» WHAT NEEDS TO BE DONE
Copy the 1982 Japan Series passage below word for word, from its table through the final sentence.

» GIVEN PASSAGE
........
| Team (Wins) | Managers | Season |
| Seibu Lions (4) | Tatsuro Hirooka | 68–58–4 (.577), ½ GA |
| Chunichi Dragons (2) | Sadao Kondo | 64–47–19 (.540) |
- Dates: October 23–30
- MVP: Osamu Higashio (Seibu)
- FSA: Seiji Kamikawa (Chunichi)

= 1982 Japan Series =

The 1982 Japan Series was the championship series of Nippon Professional Baseball for the season. The 33rd edition of the Series, it was a best-of-seven playoff that matched the Central League champion Chunichi Dragons against the Pacific League champion Seibu Lions. The Lions defeated the Dragons in six games to win their fourth championship in team history, and first championship since 1958. This was also the Lions' first title since moving from Fukuoka to Saitama in 1979. This was the last time the Pacific League had held a playoff system to determine their champion that saw the first place team (with no split-season) reaching the Japan Series automatically until 2004.
........
» Saved entries
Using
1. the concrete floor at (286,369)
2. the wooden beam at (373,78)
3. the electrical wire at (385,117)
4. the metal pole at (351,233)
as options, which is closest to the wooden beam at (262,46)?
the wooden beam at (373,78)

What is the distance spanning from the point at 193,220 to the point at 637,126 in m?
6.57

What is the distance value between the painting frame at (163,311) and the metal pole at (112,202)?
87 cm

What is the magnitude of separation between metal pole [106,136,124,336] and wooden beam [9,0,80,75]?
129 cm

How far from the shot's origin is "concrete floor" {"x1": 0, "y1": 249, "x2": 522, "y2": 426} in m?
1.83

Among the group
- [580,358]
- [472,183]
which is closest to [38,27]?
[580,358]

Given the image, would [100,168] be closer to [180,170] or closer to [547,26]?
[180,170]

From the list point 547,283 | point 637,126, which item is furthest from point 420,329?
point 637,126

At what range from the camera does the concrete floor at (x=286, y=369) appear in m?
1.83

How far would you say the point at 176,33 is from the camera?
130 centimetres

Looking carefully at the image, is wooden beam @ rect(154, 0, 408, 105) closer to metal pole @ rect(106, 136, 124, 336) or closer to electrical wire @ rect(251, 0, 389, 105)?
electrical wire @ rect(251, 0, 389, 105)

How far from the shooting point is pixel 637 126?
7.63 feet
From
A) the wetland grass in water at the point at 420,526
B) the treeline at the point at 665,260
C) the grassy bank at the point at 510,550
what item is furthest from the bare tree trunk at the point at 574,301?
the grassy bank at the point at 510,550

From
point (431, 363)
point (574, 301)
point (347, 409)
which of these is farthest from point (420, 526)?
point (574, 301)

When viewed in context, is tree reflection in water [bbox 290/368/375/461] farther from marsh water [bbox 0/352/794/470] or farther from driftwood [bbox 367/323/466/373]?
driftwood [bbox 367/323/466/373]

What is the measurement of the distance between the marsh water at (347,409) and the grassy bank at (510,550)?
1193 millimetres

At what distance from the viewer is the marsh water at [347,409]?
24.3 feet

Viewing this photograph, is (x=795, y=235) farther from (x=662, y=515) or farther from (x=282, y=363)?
........
» EXERCISE SOLUTION
| Team (Wins) | Managers | Season |
| Seibu Lions (4) | Tatsuro Hirooka | 68–58–4 (.577), ½ GA |
| Chunichi Dragons (2) | Sadao Kondo | 64–47–19 (.540) |
- Dates: October 23–30
- MVP: Osamu Higashio (Seibu)
- FSA: Seiji Kamikawa (Chunichi)

= 1982 Japan Series =

The 1982 Japan Series was the championship series of Nippon Professional Baseball for the season. The 33rd edition of the Series, it was a best-of-seven playoff that matched the Central League champion Chunichi Dragons against the Pacific League champion Seibu Lions. The Lions defeated the Dragons in six games to win their fourth championship in team history, and first championship since 1958. This was also the Lions' first title since moving from Fukuoka to Saitama in 1979. This was the last time the Pacific League had held a playoff system to determine their champion that saw the first place team (with no split-season) reaching the Japan Series automatically until 2004.